Array declaration and initialization in Java - Time & Space Complexity
When we create and fill an array, it takes some time depending on how many items we add.
We want to know how the time needed grows as the array gets bigger.
Analyze the time complexity of the following code snippet.
int[] numbers = new int[5];
for (int i = 0; i < numbers.length; i++) {
numbers[i] = i * 2;
}
This code creates an array of 5 integers and fills it with values by doubling the index.
Identify the loops, recursion, array traversals that repeat.
- Primary operation: The for-loop that assigns values to each array element.
- How many times: It runs once for each element in the array, so 5 times here.
As the array size grows, the number of assignments grows the same way.
| Input Size (n) | Approx.
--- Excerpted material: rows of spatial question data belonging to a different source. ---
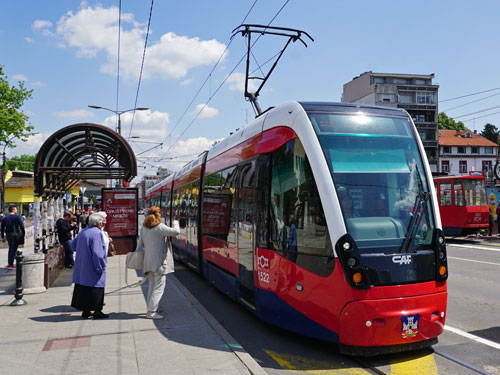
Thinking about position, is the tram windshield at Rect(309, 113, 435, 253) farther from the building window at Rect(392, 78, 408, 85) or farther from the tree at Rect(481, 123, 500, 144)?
the tree at Rect(481, 123, 500, 144)

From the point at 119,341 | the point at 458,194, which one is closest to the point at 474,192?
the point at 458,194

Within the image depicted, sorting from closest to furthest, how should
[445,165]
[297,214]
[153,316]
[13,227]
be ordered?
[297,214] < [153,316] < [13,227] < [445,165]

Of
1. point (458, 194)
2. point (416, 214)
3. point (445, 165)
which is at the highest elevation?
point (445, 165)

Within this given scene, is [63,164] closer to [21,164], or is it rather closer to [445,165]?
[445,165]

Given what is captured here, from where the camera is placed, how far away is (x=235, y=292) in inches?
313

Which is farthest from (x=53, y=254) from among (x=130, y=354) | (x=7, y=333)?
(x=130, y=354)

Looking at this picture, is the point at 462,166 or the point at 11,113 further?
the point at 462,166

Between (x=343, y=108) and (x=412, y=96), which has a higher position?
(x=412, y=96)

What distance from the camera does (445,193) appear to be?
72.1ft

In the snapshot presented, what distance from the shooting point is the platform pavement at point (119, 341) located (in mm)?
5098

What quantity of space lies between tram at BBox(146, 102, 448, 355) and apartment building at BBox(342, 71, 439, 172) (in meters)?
65.0

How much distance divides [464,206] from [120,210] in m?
14.5

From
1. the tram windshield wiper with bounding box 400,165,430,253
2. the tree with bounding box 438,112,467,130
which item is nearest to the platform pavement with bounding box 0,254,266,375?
the tram windshield wiper with bounding box 400,165,430,253

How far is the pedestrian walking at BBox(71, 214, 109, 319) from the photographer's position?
726 centimetres
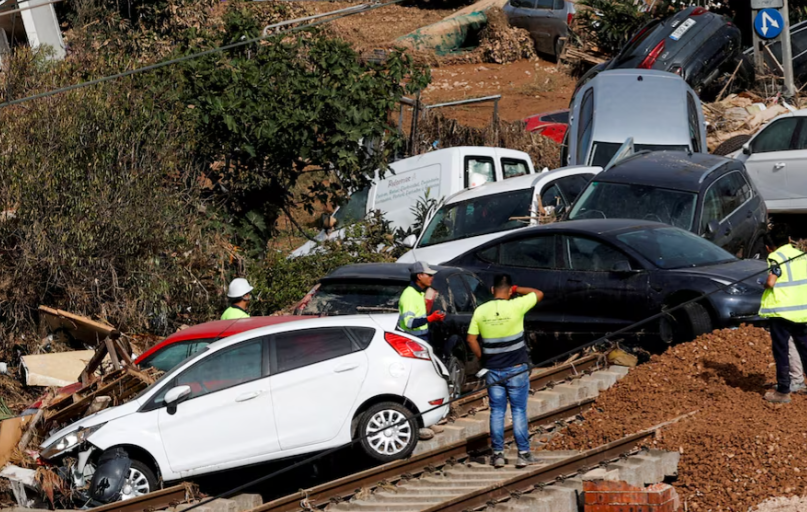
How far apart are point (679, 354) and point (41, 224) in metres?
8.69

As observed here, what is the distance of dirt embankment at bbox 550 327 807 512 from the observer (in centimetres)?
855

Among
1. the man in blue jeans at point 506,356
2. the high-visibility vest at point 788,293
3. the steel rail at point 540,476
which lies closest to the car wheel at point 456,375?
the man in blue jeans at point 506,356

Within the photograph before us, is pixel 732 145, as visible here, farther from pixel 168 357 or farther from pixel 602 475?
pixel 602 475

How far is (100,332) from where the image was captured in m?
14.7

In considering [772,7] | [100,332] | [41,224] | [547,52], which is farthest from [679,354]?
[547,52]

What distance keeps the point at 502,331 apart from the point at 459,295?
271 cm

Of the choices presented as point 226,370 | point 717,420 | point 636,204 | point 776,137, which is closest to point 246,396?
point 226,370

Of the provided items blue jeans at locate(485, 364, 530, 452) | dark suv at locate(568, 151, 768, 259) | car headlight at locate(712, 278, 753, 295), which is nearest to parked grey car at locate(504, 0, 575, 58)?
dark suv at locate(568, 151, 768, 259)

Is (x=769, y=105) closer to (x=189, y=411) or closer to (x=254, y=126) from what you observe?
(x=254, y=126)

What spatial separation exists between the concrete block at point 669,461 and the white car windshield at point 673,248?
9.85 ft

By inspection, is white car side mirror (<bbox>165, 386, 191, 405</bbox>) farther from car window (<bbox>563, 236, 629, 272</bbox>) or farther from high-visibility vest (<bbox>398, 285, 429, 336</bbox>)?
car window (<bbox>563, 236, 629, 272</bbox>)

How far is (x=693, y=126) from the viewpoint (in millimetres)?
19266

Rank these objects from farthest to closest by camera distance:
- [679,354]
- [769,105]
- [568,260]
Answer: [769,105]
[568,260]
[679,354]

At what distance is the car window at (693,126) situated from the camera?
19031mm
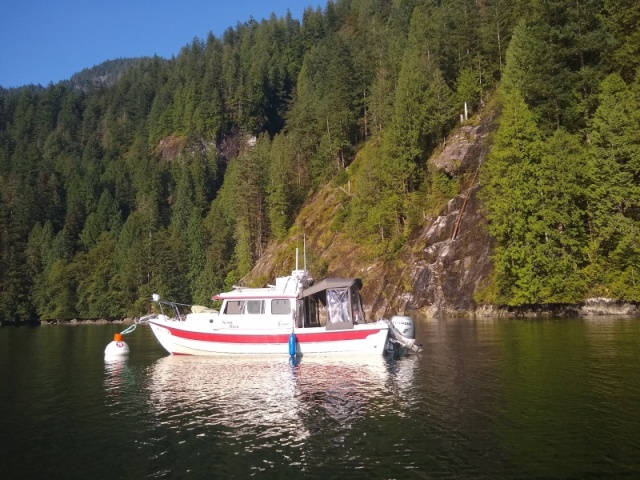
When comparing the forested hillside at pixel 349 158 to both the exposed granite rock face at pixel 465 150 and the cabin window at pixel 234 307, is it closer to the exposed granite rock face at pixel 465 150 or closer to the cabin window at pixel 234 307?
the exposed granite rock face at pixel 465 150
Operations |
|---|---|
| 10 | 10 assignments |
| 100 | 100 assignments |
| 1000 | 1000 assignments |
Pattern observation: The time grows directly with the number of elements. Double the elements, double the work.
Time Complexity: O(n)
This means the time to fill the array grows in a straight line with the number of items.
[X] Wrong: "Creating an array is instant and does not depend on size."
[OK] Correct: While declaring an array reserves space quickly, initializing each element takes time that grows with the array size.
Understanding how array initialization time grows helps you explain performance clearly and shows you know how data structures work under the hood.
"What if we initialize the array with a fixed value instead of computing each element? How would the time complexity change?"